Camilla Belle also seems to struggle under the weight of being the only real character. Everyone else is a bit-parter and how Brian Geraghty (playing a high schooler despite being born in 1975) manages to get second billing from his less-than five minutes on screen is a mystery.
It’s not that this Jill is unsympathetic but the script gives her little to work with at some points. When the killer makes a run for the kids she doesn’t spring into action like Laurie Strode would have. Therefore, she loses some likeability points.
What murders there are all occur off camera: the sitter and three kids we assume bite it at the start are never seen at all and the non-white live-in maid may as well have offed herself and Tiffany was always going to croak for ‘betraying’ Jill by kissing Bobby – GASP! How COULD she!? See? It’s the Sweet Valley High of horror. Less the spooky-ass twins though.
The film seems at odds with itself over whether to become a slasher film. In hindsight, it should’ve. The house drama should’ve been cut in half and then the killer would come after Jill, killing some of her annoying friends and really giving her something to gripe to her dad about.

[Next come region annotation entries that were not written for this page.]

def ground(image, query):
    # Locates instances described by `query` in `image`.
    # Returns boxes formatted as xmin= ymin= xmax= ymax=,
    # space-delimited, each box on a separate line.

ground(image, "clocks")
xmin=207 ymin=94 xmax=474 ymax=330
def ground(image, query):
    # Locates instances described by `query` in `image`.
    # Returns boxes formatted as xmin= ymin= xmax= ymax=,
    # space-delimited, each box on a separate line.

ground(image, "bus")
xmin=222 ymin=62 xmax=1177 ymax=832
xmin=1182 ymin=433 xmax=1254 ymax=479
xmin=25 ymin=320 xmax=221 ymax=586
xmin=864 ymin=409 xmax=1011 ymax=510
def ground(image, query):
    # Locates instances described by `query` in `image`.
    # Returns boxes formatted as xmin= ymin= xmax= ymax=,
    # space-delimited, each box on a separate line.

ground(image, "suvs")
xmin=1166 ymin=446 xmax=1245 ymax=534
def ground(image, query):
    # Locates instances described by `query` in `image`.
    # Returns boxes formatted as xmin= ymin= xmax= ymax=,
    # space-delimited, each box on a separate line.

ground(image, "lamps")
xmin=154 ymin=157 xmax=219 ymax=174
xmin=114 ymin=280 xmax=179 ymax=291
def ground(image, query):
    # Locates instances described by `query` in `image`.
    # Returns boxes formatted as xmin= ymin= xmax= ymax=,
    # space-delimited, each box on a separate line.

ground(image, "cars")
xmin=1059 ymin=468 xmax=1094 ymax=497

The children, cute as they are, have no lines other than whimpering and squealing. Their names aren’t even mentioned until the credits roll and yet the actors’ names still appear in the opening credits!
Nevertheless, Simon West shows some flair as a director here and there, keeping The Stranger’s face hidden effectively and capturing the house in some unsettling moods but you can just picture the studio execs chanting “tone it down” ad nauseum until the horror stayed well on the scale and I’d imagine that more thought went in to what clothes they put Belle in and what products could be flashed on screen above and beyond actually making it scary.
This is a difficult one; the opening twenty minutes of the first film is sensational but also sensationally undermined by just how boring it becomes thereafter. The new film gets points for doing what I wanted it to but panders so cringingly to its desired demographic that as a male adult it’s hard to derive more than short-lived pleasure from. Be careful what you wish for indeed: there’s only so long I can watch a girl wander round a house calling out names, evidenced by the length prologue and pointless last-minute shock attempt.
Stick it in a box-set with Prom Night and some random girly sleepover movie. Carol Kane’s performance swings it, the original wins. Bang the gavel. Disconnect the phone.
Blurbs-of-interest: Fred Walton also directed April Fool’s Day. Carmen Argenziano was in Graduation Day and Identity; Rutanya Alda appeared in several horror films in the early 80s including Girls Nite Out and Amityville II. Katie Cassidy appeared in remakes of Black Christmas and A Nightmare on Elm Street and was also in Harper’s Island; Brian Geraghty was in Open House.